As Rebecca struggles to cope with Jack's death, teen Randall receives the good news that he got into Howard University, which gives the family a temporary break from the sadness that looms over them. But he makes the heartbreaking decision to decline his acceptance to Howard, as a result of several factors, namely the scars he and his family still feel after Jack's death and his uncertainty over his place in the world, something that continues well into adulthood.

For teenage Kevin (Logan Shroyer), he copes with his father's death by drinking a lot.
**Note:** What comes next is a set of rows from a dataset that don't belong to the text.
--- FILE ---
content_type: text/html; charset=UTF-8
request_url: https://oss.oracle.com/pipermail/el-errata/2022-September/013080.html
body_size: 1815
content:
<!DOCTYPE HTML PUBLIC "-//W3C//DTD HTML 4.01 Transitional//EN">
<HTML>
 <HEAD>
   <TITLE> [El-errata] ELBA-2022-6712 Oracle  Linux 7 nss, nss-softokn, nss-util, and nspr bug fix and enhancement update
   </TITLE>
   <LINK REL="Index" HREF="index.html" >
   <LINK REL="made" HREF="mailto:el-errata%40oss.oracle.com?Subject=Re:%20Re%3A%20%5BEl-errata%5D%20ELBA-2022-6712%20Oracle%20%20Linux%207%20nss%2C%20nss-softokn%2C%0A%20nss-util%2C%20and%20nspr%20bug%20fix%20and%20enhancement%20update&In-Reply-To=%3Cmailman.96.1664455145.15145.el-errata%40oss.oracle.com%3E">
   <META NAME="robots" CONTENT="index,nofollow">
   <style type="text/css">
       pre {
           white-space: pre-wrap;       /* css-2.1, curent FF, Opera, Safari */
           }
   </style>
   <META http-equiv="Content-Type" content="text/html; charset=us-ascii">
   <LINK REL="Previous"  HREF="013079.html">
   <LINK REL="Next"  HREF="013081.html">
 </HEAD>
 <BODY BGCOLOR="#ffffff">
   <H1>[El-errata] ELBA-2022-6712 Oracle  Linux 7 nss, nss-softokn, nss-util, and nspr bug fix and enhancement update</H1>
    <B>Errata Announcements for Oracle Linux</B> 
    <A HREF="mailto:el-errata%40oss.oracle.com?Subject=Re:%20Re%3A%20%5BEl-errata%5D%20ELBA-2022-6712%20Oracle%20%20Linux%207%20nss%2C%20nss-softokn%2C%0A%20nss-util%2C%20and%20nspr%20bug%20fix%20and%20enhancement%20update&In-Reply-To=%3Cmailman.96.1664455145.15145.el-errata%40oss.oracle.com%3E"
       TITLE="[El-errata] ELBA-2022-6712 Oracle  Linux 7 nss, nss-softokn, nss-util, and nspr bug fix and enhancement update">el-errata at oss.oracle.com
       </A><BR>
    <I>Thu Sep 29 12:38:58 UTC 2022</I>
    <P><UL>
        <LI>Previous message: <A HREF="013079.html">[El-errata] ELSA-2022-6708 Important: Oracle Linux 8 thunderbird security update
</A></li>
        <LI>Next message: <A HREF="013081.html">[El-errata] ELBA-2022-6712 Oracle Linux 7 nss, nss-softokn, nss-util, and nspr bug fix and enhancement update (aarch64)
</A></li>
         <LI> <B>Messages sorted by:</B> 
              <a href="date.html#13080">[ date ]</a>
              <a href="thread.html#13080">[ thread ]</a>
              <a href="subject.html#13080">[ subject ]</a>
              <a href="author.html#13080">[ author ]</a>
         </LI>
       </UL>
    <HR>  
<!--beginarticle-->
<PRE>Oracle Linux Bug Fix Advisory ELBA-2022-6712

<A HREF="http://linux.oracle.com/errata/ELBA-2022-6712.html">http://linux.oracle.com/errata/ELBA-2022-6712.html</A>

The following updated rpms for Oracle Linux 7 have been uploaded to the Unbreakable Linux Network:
When adult Kevin (Justin Hartley) celebrates his comeback at the premiere for his Ron Howard movie, Hill 400, he reminisces about what could have been had Jack still been alive. "He never saw me act. He was always the hardest one on me and I think it was because he was the only one in the world who took me seriously," Kevin says on the biggest night of his professional career. "If someone actually gave me a shot, like a real shot to be the man he thought I could be, if I could actually go there, if I could actually get there. Now, here we are." 

For teenage Kate (Hannah Zeile), she processes her grief by snacking, and it's in the aftermath that we learn she gained a significant amount of weight. When she tells Rebecca about gaining 25 pounds in a matter of months, Rebecca excuses it by saying the family has "had a terrible few months. Don't be so hard on yourself." The conversation comes full circle years later when older Rebecca admits to adult Kate (Chrissy Metz) she should have "done more."

Last week's This Is Us premiere introduced a new twist in the big season three mystery: Who is "her"? The creative team behind the series shared the backstory behind the surprising reveal, which showed an older Randall (Sterling K. Brown) phoning an older Toby (Chris Sullivan). 

"We're always conscious of towing the line between frustrating people and keeping people excited and peeling back the layers of this family. That's one we're being really careful in calibrating it. It's something we are going to answer sooner than later," co-showrunner Isaac Aptaker told ET. "This isn't a grand three-year-long thing to find out who 'her' is and we're going to be slowly revisiting the future at pointed moments throughout this year, getting to where Randall and Tess are headed."

"Whenever you know that a moment is going to be under such scrutiny, you think very carefully about what you want to show," co-showrunner Elizabeth Berger told ET. "That decision to show him in his apartment and leave people with questions in terms of 'Where's Kate?,' 'Is Kate OK?,' 'Does Kate live there?' We were conscious about everything we revealed and everything we didn't reveal, so yes, there was a lot of discussion around it."

This Is Us airs Tuesdays at 9 p.m. ET/PT on NBC.